Information shown →
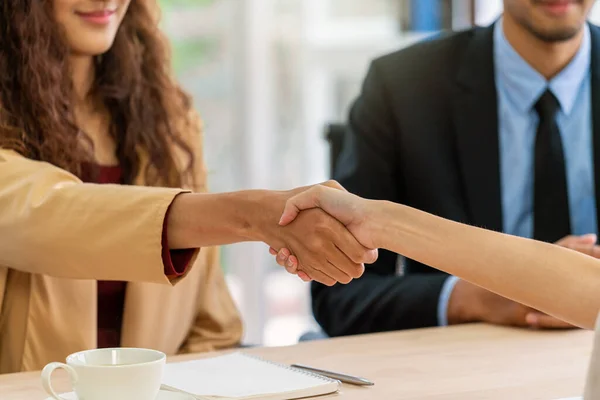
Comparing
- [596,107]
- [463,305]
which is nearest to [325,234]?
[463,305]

* * *

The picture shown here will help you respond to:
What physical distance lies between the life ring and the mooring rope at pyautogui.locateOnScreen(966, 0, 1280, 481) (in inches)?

Description of the task → Convert the lines starting at the line containing "The picture shown" and ending at the line containing "What physical distance" into a JSON list of strings, one string per line, with blank lines left out.

Exercise solution →
[
  "The picture shown here will help you respond to:",
  "What physical distance lies between the life ring and the mooring rope at pyautogui.locateOnScreen(966, 0, 1280, 481) (in inches)?"
]